Imagen de archivo. Alternativas económicas

Economistas Sin Fronteras

Paco Cervera —

Las trompetas de los malos augurios suenan fuertes señalando el siguiente objetivo del monstruo neoliberal. La recurrente utilización del Fondo de Reserva por parte del Gobierno ha puesto el grito en el cielo: “Bye, Bye, pensions”. Parece ser que las pensiones de las generaciones futuras (léase 2040) no están garantizadas según el actual sistema de financiación actual (aunque mi compañero en Economistas sin Fronteras, Juan Gimeno Ullastres, cuestionó en un artículo reciente la crisis de las pensiones tal y como nos la presentan). Es cierto que existe desequilibrio, no lo escondamos. Pero ¿existe solución? Seguro. Pero no es mágica ni sencilla. Un análisis de las causas, huyendo de la simplicidad del debate político, es el camino más adecuado para que, como sociedad, decidamos qué queremos hacer con nuestras pensiones.

▸ REGISTROS DE DATOS

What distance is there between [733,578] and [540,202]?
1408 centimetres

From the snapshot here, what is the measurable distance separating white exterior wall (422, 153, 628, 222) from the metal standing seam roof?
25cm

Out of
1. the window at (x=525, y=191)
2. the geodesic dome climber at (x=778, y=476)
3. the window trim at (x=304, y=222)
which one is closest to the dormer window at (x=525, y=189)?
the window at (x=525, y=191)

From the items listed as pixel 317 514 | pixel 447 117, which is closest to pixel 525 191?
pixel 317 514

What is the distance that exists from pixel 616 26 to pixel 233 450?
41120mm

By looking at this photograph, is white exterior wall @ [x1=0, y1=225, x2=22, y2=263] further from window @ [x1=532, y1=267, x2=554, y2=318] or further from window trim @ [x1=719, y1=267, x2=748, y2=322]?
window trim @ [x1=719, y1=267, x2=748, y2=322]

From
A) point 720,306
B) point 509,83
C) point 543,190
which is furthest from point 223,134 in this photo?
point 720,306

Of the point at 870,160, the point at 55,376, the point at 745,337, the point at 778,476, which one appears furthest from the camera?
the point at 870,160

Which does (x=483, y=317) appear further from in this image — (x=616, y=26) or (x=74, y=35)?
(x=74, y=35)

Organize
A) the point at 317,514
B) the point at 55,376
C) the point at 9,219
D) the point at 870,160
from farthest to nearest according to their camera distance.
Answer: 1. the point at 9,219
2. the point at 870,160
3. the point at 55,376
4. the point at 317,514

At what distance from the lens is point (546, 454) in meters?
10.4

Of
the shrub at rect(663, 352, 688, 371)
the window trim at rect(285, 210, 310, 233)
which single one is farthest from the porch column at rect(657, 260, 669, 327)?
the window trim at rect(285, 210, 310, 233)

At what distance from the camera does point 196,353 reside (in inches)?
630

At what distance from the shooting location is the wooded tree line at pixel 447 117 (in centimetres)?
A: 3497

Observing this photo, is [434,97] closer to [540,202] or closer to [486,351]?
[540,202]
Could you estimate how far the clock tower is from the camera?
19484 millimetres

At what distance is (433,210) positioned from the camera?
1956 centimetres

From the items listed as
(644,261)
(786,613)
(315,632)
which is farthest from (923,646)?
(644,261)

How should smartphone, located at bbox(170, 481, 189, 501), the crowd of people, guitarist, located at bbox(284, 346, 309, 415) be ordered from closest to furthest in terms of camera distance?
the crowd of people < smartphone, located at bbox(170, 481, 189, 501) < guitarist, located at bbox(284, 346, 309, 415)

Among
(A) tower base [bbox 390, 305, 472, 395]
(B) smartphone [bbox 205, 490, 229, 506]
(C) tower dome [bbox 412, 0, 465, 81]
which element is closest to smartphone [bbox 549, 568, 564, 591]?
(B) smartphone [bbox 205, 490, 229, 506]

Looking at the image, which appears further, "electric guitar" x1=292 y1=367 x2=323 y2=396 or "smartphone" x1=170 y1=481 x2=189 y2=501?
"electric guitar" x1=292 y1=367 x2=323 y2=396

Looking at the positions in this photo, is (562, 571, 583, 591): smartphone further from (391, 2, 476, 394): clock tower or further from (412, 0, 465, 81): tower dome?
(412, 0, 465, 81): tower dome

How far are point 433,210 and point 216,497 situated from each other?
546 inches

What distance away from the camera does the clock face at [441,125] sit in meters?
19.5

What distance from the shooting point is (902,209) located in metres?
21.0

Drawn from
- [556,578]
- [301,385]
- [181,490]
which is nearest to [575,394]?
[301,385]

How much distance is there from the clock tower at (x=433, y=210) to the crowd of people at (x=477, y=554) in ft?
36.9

▸ TUS TAREAS
1. Traduce al inglés esta oración del fragmento sobre las pensiones: "Es cierto que existe desequilibrio, no lo escondamos."
2. Según el fragmento sobre las pensiones, ¿qué ha utilizado el Gobierno de forma recurrente?
3. Prosigue el fragmento sobre las pensiones a partir de su última oración.

▸ RESPUESTAS POR TAREA
1. It is true that there is an imbalance; let's not hide it.

2. El Fondo de Reserva.

3.
El sistema de reparto que utilizamos para sufragar las pensiones tiene un funcionamiento muy sencillo. Las pensiones que pagar en un periodo deben salir de las cotizaciones de los trabajadores-empresarios (por cuenta ajena y autónomos) en ese periodo. En caso de que las cotizaciones excedan de la cuantía de las pensiones se puede dotar el Fondo de Reserva. El problema aparece cuando las cotizaciones no son suficientes para hacer frente a las obligaciones. Se puede recurrir al Fondo de Reserva, cómo ahora, o bien, hay que acudir a nuevas formas de financiación, como ha hecho el Gobierno para hacer frente a las extras del año pasado o los 15.000 millones que ha pedido prestado (va a deuda pública) para este año.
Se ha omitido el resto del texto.